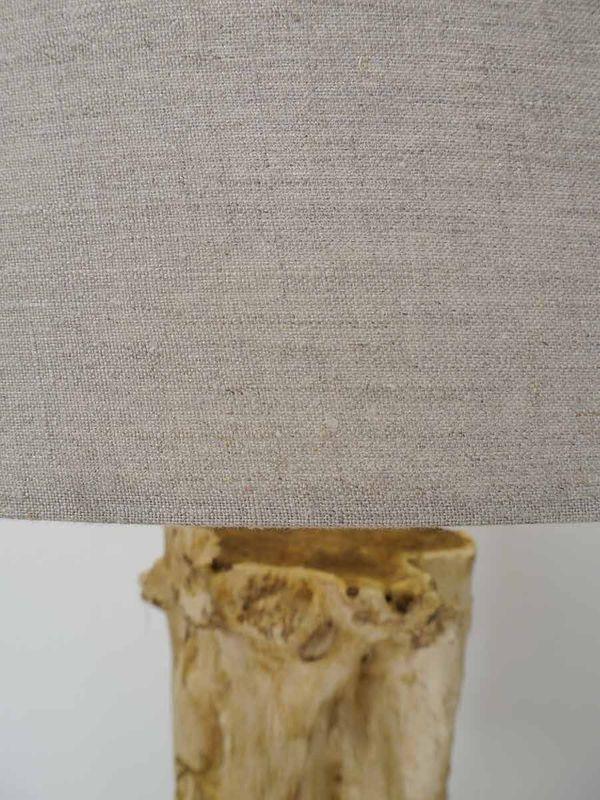 Standleuchte Stehleuchte Stehlampe Baumstamm mit Lampenschirm 153x70 cm (5046) – Bild 2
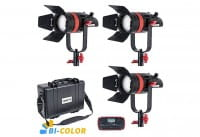 CAME-TV Boltzen 55W Fresnel LED Bi-Color 3er Kit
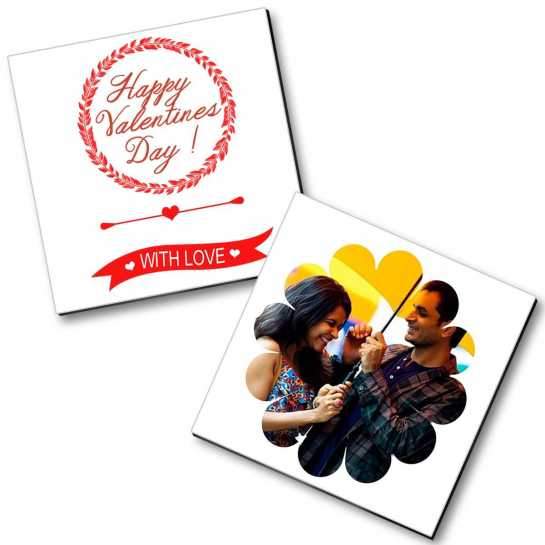 Personalized Valentine Magnet - 14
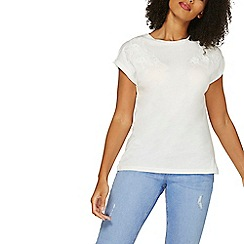 Dorothy Perkins - Ivory floral applique t-shirt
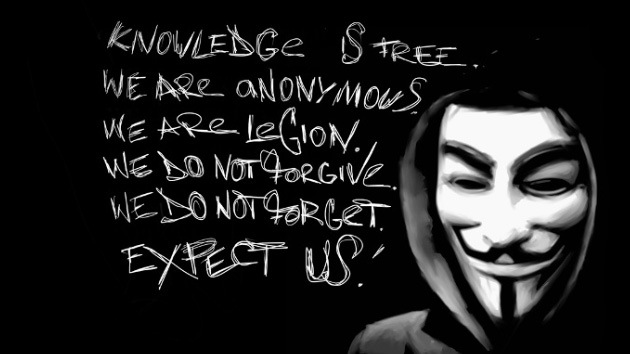 Su PC a cambio de dinero: 'Hackers' se hacen pasar por Anonymous y exigen rescate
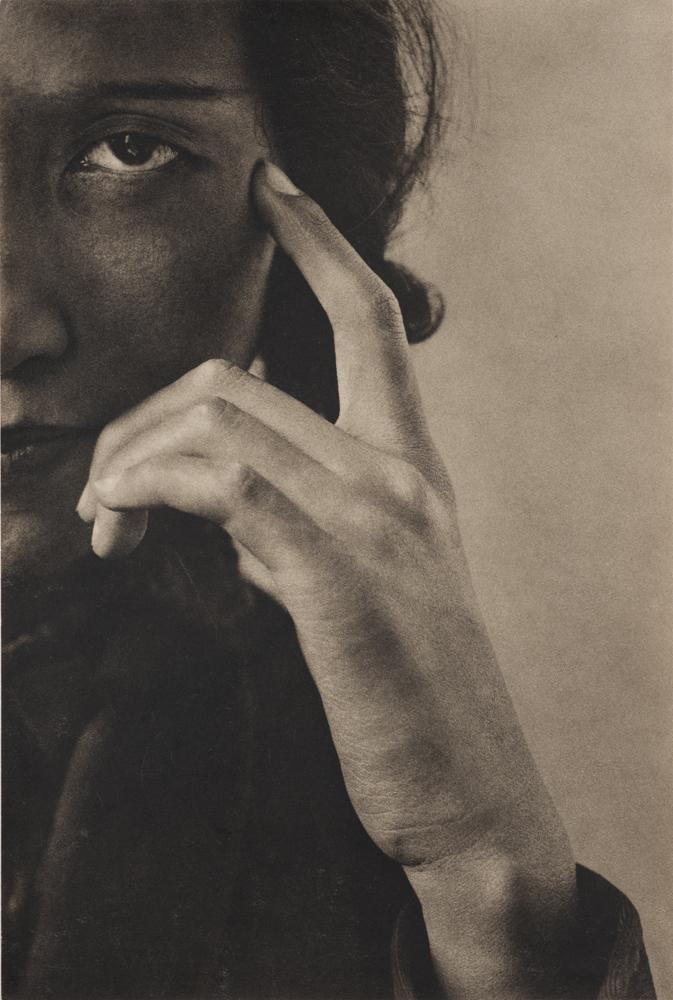 野島康三《細川ちか子氏》1932年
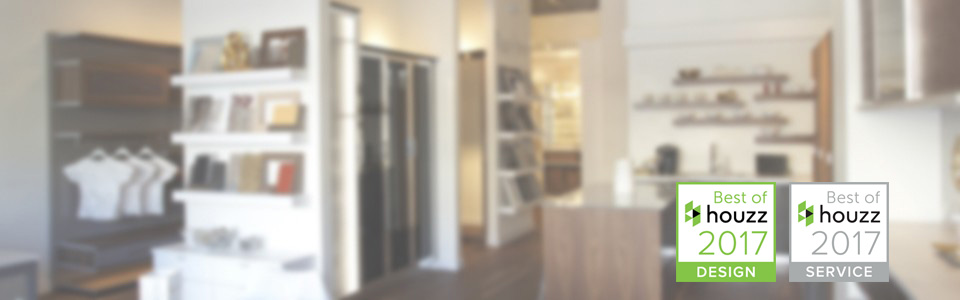 California Closets - Houzz Best in Design & Best in Customer Service 2017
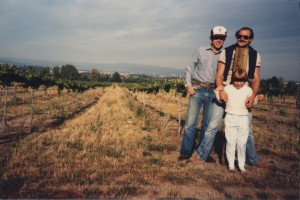 Tom Huggins, Jim Huggins, Kylie Huggins, Oak Grove Vineyards, 1985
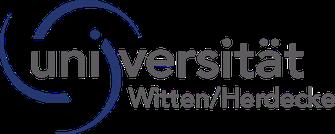 Gerhard-Kienle-Lehrstuhl der Universität Witten-Herdecke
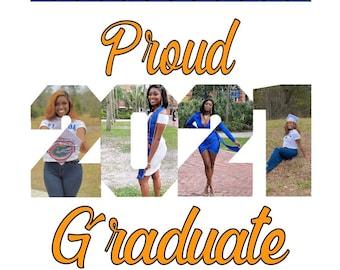 2021 Graduation shirts
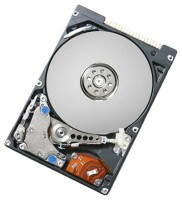 HGST HTE541040G9AT00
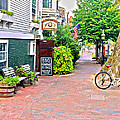 Charming Nantucket by Images By Stephanie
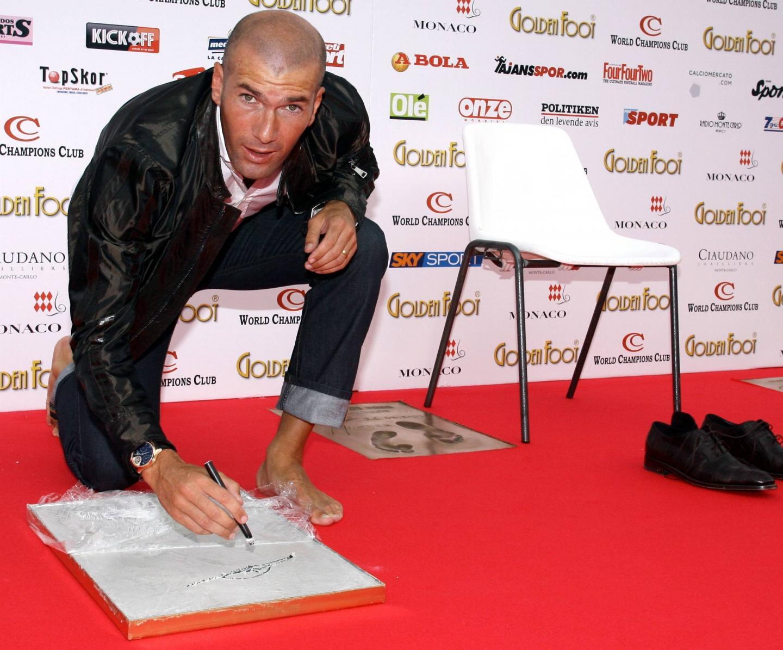 Zinédine Zidane en 2009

--

__ABOUT THIS TASK__
Where a picture appears in the data, omit it; restate the rest word for word.

__EXPECTED OUTPUT__
 Standleuchte Stehleuchte Stehlampe Baumstamm mit Lampenschirm 153x70 cm (5046) – Bild 2
 CAME-TV Boltzen 55W Fresnel LED Bi-Color 3er Kit
 Personalized Valentine Magnet - 14
 Dorothy Perkins - Ivory floral applique t-shirt
 Su PC a cambio de dinero: 'Hackers' se hacen pasar por Anonymous y exigen rescate
 野島康三《細川ちか子氏》1932年
 California Closets - Houzz Best in Design & Best in Customer Service 2017
 Tom Huggins, Jim Huggins, Kylie Huggins, Oak Grove Vineyards, 1985
 Gerhard-Kienle-Lehrstuhl der Universität Witten-Herdecke
 2021 Graduation shirts
 HGST HTE541040G9AT00
 Charming Nantucket by Images By Stephanie
 Zinédine Zidane en 2009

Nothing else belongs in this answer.